What is fermentation?

Fermentation can be a tricky thing to explain.

In science, we refer to fermentation as metabolism without oxygen or anaerobic metabolism.

Before the convenience of refrigeration and industrialized food, fermentation was even more widespread as an invaluable tool for creating unique flavors and preserving the bounty.

In the culinary realm, we can think of fermentation as the transformation of food by microbes. This process is vast and present in more types of food than you might realize.

Yogurt

Sauerkraut

Leavened Bread

These are some common examples of foods that require fermentation, but the full list includes foods you wouldn’t expect! Chocolate, salami, coffee, and cheese are also products of fermentation.

At Feral Ferments, we utilize the beneficial bacteria that are already present on high-quality produce by offering an environment that allows them to thrive.
————————
Task brief:
Carry on the fermentation piece above from its final sentence, keeping its voice and style.
————————
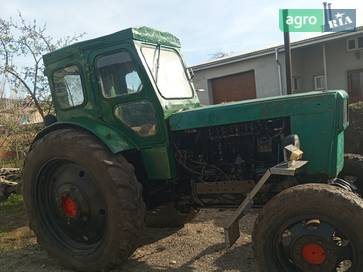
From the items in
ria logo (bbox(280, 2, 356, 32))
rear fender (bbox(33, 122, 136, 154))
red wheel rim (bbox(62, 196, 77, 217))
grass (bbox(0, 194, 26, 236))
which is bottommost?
grass (bbox(0, 194, 26, 236))

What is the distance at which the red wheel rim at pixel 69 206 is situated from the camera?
5.12 metres

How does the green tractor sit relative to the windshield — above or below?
below

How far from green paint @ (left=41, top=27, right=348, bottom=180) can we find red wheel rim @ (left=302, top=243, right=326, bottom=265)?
2.98 feet

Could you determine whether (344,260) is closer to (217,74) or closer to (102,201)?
(102,201)

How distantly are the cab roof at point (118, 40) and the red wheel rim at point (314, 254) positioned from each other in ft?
9.02

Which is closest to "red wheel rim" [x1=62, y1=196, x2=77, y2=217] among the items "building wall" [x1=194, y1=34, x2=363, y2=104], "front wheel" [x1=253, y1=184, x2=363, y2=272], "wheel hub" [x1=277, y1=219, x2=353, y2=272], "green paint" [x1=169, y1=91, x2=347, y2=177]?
"green paint" [x1=169, y1=91, x2=347, y2=177]

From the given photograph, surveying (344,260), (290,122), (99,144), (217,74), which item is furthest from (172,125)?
(217,74)

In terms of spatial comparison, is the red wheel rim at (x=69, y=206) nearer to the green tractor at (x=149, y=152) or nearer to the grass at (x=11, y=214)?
the green tractor at (x=149, y=152)

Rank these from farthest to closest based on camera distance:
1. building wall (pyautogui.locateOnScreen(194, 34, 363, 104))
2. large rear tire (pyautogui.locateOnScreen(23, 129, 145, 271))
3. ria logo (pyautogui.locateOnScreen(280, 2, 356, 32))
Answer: building wall (pyautogui.locateOnScreen(194, 34, 363, 104))
ria logo (pyautogui.locateOnScreen(280, 2, 356, 32))
large rear tire (pyautogui.locateOnScreen(23, 129, 145, 271))

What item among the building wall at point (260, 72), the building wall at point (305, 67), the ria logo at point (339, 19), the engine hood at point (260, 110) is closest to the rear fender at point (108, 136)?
the engine hood at point (260, 110)

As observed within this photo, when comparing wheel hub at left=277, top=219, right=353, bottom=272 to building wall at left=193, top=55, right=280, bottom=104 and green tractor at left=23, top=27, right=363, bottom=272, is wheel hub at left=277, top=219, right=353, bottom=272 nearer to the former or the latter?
green tractor at left=23, top=27, right=363, bottom=272

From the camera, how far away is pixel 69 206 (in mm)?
5184

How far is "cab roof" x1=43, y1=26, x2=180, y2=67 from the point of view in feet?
16.7

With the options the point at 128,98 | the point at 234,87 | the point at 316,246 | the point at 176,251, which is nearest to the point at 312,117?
the point at 316,246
————————
Result of this exercise:
By submerging the vegetables (or fruit!) under a brine and including a precise amount of salt, we create a home that prevents the growth of unsavory bacteria while allowing the probiotic bacteria to proliferate.

As these good bacteria multiply, they create the acidic components that give fermented veggies their perfect sour bite!  In addition to the crave-able taste and probiotics, this process also increases the vitamin content and nutrient bioavailability of the food.

When eaten regularly, these probiotic bacteria are shown to improve digestibility, immune regulation, and even mood!

We love the world of flavors that fermentation offers and we are so grateful that we get to share our creations with you!